Math Has Your Manuscript In A Headlock
NewtonSaber Posted: Tue, Jun 14 2011 8:46 PM Reply

300 Resumes For Review What if you worked at a job where you had to go through 300 resumes to find the right candidate to fill one position? If you examined each for only a minute, you would spend five hours reading the resumes. That's if you only spent one minute on each.

 Weed-Out Process: Step 1 The large number of resumes would force you to create a weeding out process. Right off the top, you'd get rid of any that look sloppy. Next, you'd drop the ones that contained any spelling errors. Let's assume that gets rid of 50% of them. That leaves you with 150 resumes.

Ever Talked On The Phone For 12 Hours? Are you going to interview 150 people for the position? Would you even phone interview that many people? Of course not, because it would take you at least 5 minutes for each telephone interview. That's twelve hours and 30 minutes talking to possible candidates on the phone. Many of them wouldn't be right for the position anyway.
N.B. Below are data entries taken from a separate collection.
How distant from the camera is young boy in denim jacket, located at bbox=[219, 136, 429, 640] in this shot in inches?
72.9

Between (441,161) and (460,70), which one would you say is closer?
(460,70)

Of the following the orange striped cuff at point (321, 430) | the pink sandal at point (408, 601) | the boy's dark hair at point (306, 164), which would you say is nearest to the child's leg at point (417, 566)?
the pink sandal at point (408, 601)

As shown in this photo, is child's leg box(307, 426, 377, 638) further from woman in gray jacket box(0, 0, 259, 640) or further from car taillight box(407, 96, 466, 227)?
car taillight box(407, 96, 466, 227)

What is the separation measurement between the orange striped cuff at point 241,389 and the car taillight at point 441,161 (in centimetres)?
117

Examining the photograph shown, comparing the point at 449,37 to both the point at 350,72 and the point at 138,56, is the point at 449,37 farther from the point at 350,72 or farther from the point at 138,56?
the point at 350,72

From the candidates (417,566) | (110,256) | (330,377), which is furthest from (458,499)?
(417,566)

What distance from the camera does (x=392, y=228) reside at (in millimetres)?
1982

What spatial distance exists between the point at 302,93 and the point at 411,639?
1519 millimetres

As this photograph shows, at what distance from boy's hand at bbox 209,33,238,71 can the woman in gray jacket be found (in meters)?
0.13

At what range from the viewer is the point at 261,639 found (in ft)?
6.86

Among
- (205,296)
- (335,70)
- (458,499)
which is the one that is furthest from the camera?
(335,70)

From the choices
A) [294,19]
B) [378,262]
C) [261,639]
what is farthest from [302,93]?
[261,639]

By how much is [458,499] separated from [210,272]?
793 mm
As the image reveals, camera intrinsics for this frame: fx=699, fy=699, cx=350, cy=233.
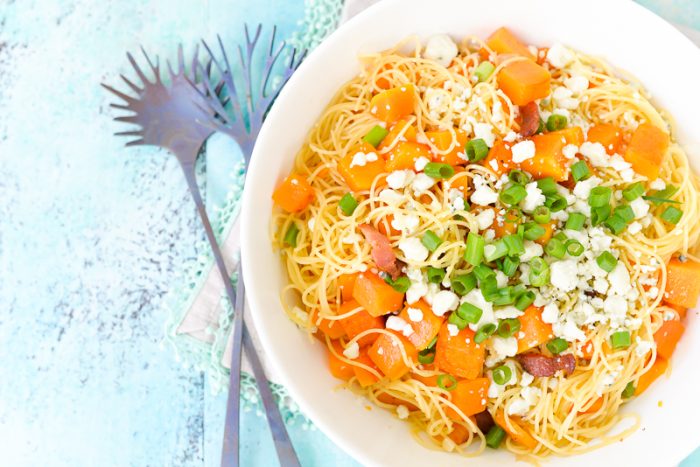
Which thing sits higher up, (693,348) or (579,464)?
(693,348)

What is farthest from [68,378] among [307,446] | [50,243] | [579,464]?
[579,464]

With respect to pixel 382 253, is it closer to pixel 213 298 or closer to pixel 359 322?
pixel 359 322

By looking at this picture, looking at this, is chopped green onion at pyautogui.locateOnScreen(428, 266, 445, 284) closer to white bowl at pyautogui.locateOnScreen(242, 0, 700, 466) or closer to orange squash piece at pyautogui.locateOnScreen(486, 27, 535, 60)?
white bowl at pyautogui.locateOnScreen(242, 0, 700, 466)

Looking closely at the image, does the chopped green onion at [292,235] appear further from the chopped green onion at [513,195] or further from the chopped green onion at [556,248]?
the chopped green onion at [556,248]

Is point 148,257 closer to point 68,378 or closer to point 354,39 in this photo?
point 68,378

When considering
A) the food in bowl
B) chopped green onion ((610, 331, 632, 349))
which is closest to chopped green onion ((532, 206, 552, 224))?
the food in bowl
Weed-Out Process: Step 2 Once again, you'd create another, more strenuous, weeding out process. This time you'd pick only the resumes which have formatting you like. That gets you down to 75 resumes. Still too many to interview, considering an interview takes at least an hour for set up and meeting.

Weed Them Again What would you do to weed them out further? At this point, you're probably going to get a bit random. Maybe you decide that anyone that has a last name starting with a 'D' is gone. Y ou dump those in the trash, but you still have 54 resumes on your desk. You absolutely cannot interview fifty-four people for this position. It's not realistic. You've got to get this list down to ten. You decide on a plan.

It's A Toss-Up You throw them up in the air and all the ones that land on your desk win an interview. Twelve of them land on the desk, so without looking you push two off the side. We're talking about your time here, okay. Those two extra interviews mean over two more hours of sitting with two other people in an office talking about them.

Borrrrriiiinng....

<<<----BZZzzzzzzzzz... We interrupt this article to make a drastic shift.... ---->>>

Same Thing For Editors, Every Day This is the same thing that editors are forced to do with all of the manuscripts that pour into their offices. There is no physical way to read all of them.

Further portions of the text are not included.